* [SOURCE DATA]
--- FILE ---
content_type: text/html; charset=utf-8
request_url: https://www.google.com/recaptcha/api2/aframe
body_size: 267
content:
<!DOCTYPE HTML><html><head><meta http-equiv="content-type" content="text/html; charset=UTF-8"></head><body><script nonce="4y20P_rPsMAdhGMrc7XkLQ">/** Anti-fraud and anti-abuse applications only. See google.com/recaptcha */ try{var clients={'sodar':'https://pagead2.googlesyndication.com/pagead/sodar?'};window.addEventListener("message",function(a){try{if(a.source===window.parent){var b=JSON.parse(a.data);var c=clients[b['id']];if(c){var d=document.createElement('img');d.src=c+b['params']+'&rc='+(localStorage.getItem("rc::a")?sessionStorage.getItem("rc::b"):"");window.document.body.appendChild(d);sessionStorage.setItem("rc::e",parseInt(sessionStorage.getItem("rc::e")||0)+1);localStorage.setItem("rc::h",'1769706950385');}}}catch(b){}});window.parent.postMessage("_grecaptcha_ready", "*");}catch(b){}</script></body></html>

--

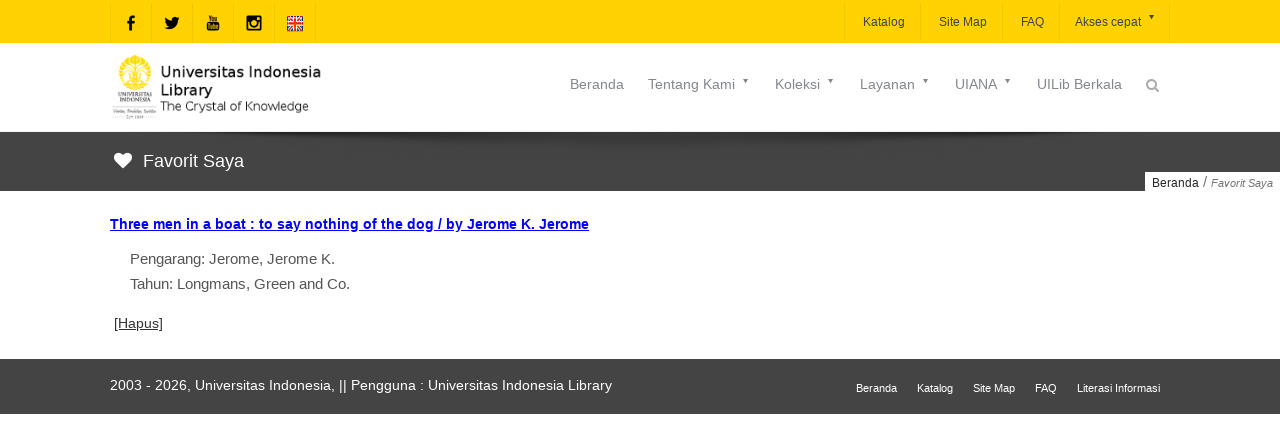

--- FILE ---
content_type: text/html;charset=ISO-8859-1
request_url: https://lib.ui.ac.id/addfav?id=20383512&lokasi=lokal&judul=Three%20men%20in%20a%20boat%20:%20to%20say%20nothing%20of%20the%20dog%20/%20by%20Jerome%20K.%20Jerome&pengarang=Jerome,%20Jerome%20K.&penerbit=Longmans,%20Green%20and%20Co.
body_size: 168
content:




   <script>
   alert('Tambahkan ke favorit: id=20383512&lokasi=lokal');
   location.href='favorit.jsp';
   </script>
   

* * *

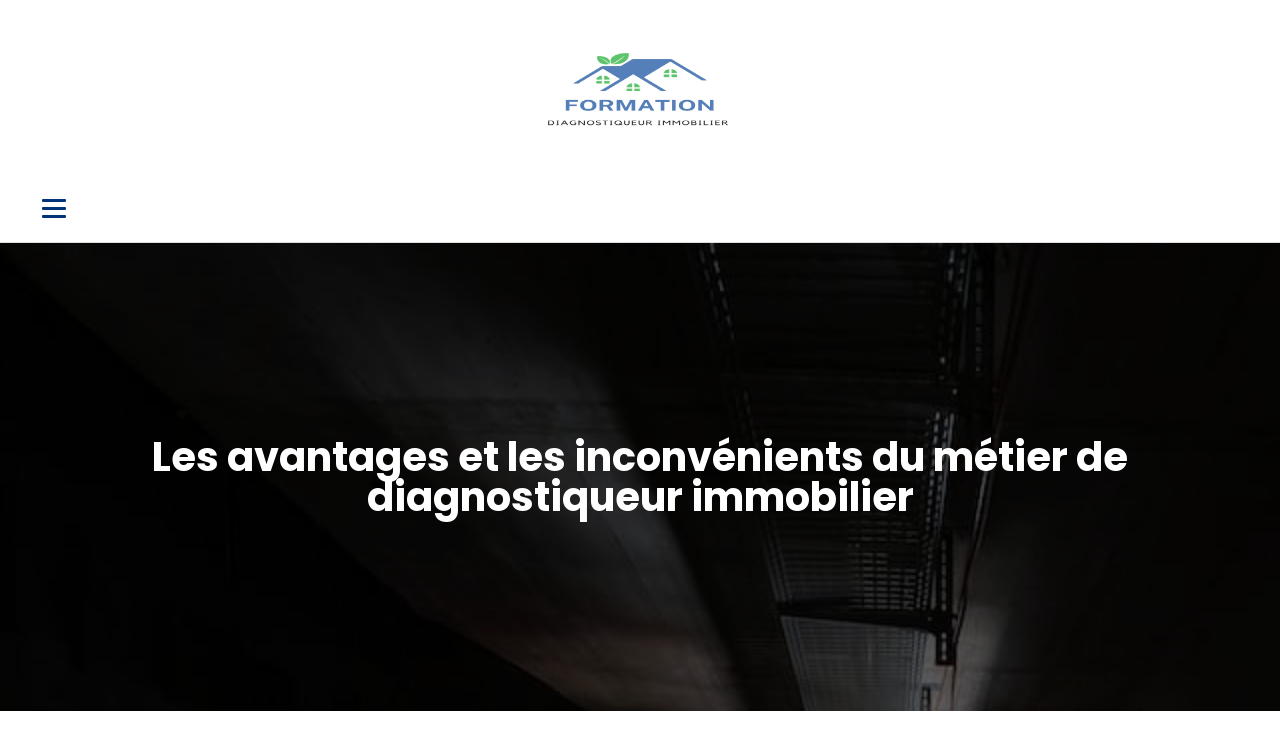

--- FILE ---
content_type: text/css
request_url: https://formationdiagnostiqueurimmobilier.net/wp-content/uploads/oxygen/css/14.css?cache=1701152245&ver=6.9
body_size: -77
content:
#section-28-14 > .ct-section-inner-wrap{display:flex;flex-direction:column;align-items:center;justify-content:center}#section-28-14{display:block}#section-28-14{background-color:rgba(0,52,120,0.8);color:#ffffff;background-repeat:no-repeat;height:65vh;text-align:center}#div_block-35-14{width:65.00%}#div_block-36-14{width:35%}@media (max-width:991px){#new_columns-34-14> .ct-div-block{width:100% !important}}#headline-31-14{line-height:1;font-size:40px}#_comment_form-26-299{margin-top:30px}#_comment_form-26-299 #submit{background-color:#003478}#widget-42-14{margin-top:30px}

* [TASK TO COMPLETE] Going through the entries above, count each line that has the word "lokal" and report only the count.

* [TASK OUTPUT] 2